Этапы исследования первичной структуры белков и пептидов. Методы очистки, разделения и определения молекулярной массы белков и пептидов
НАВИГАЦИЯ ПО СТРАНИЦЕ
легко понять и запомнить
Этапы исследования первичной структуры белка:
Выделение белков из биологического материала и очистка их от низкомолекулярных примесей (диализ, гель-хроматография, высаливание, осаждение).
Выделение индивидуальных белков и разделение их по Молекулярной массе (хроматография, электрофорез, ультрацентрифугирование, изоэлектрофокусирование, аффинная хроматография).
Определение аминокислотного состава белка (ионообменная хроматография).
Определение аминокислотной последовательности белковой молекулы.
Разделение белков по молекулярной массе
Гель-хроматография. Хроматографическую колонку заполняют гранулами геля (сефадекс), который имеет поры определенной величины. В колонку вносят смесь белков. Белки, размер которых меньше, чем размер пор сефадекса, задерживаются в колонке, так как «застревают» в порах, а остальные свободно выходят из колонки. Размер белка зависит от его молекулярной массы.
Ультрацентрифугирование. Этот метод основан на различной скорости седиментации (осаждения) белковых молекул в растворах с различным градиентом плотности (сахарозный буфер или хлорид цезия). Чем больше молекулярная масса белка, тем быстрее и ниже он осядет.
В сахарозном буфере (градиент плотности формируют заранее).
В растворе CsCl (градиент плотности формируется в процессе центрифугирования).
Изоэлектрофокусирование. Используется пластина с амфолином — веществом, у которого заранее сформирован градиент pH. Проводят сначала электрофорез в горизонтальном направлении. Белки разделяются в зависимости от заряда (изоэлектрическая точка). Затем обрабатывают пластину раствором ДДС-Na и проводят электрофорез в вертикальном направлении. Белки разделяются в зависимости от молекулярной массы.

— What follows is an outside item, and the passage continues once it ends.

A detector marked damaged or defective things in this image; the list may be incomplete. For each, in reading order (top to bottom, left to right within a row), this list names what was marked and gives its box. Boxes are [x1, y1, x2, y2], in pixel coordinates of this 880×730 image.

Гель-электрофорез. Типы геля: агаразный и полиакриламидный (ПААГ).
Белки продираются через гель, делятся по заряду и размеру (диаметру), проходят разные расстояния, но необязательно делятся по молекулярной массе.

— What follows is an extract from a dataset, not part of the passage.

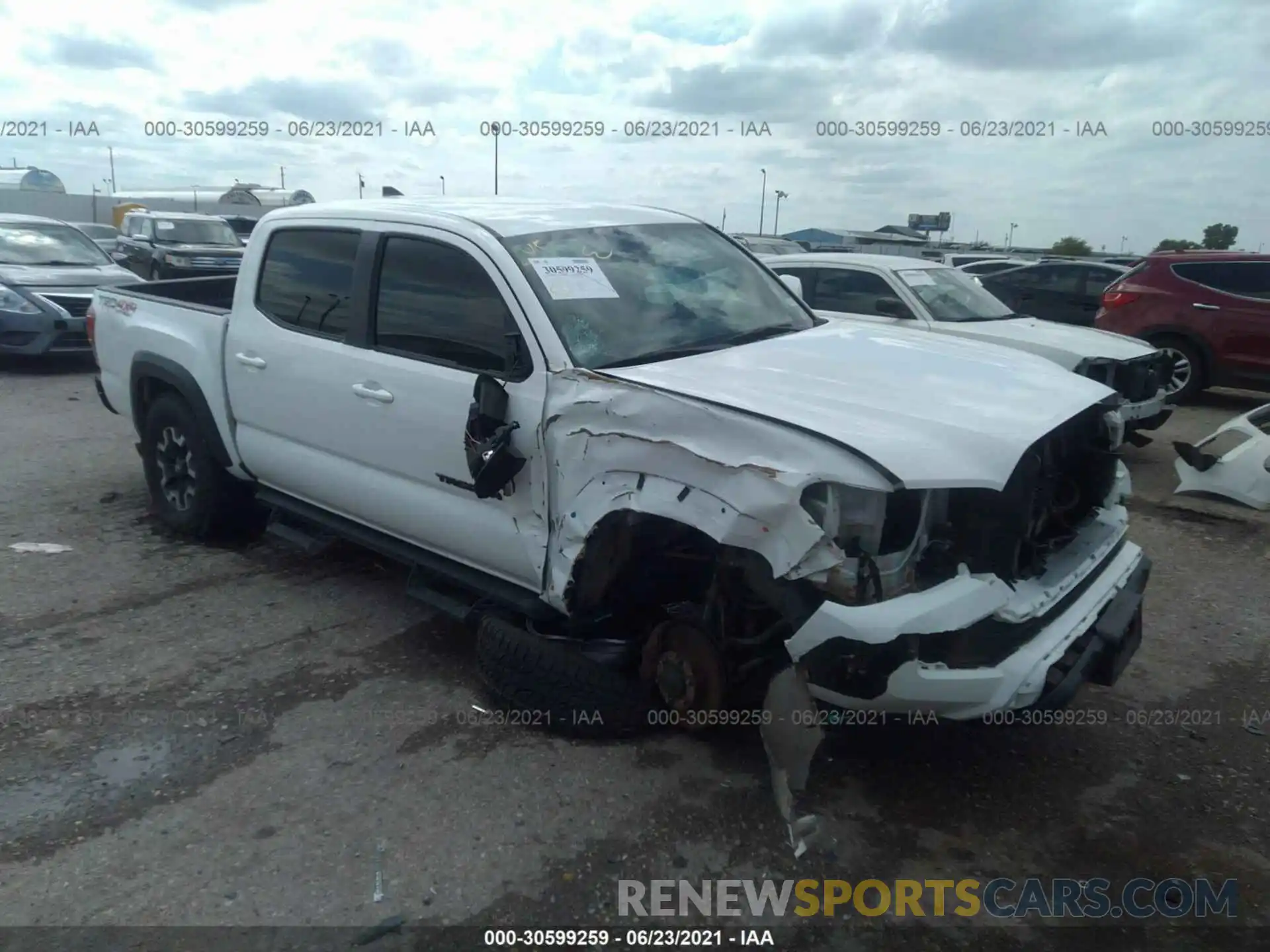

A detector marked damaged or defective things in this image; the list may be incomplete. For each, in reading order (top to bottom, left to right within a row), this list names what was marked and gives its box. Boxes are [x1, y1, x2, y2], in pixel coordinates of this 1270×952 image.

Для разделения по молекулярной массе надо, чтобы белки имели одинаковую форму и двигались в одном направлении в соответствии с их молекулярными массами.
Белки нагревают и они разворачиваются в линейную форму. Затем добавляют восстановитель (он препятствует образованию дисульфидных связей) и ДДС-Na.
Денатурированный белок, связанный с ДДС-Na (неполярные части ДДС-Na связываются с неполярными группами белка внутри него, а снаружи, за счет сульфата – отрицательный заряд).
На выходе все белки имеют первичную структуру, отрицательно заряжены, движутся к аноду, а пройденный ими путь обратно пропорционален их молекулярной массе.
Диализ. Используют полупроницаемую мембрану: низкомолекулярные вещества (примеси) проходят через нее, а белки задерживаются.
Выделение индивидуальных белков
Аффинная хроматография. Метод основан на способности белков прочно связываться с различными молекулами нековалентными связями. Преимущество метода в том, что он позволяет выделить в чистом виде очень малые количества нужного белка. Используется для выделения и очистки ферментов, иммуноглобулинов, рецепторных белков. Молекулы веществ (лиганды), с которыми специфически связываются определенные белки, ковалентно соединяют с частицами инертного вещества. Смесь белков вносят в колонку и искомый белок прочно присоединяется к лиганду. Остальные белки свободно выходят из колонки. Задержанный белок затем можно вымыть из колонки с помощью буферного раствора, содержащего в свободном состоянии лиганд.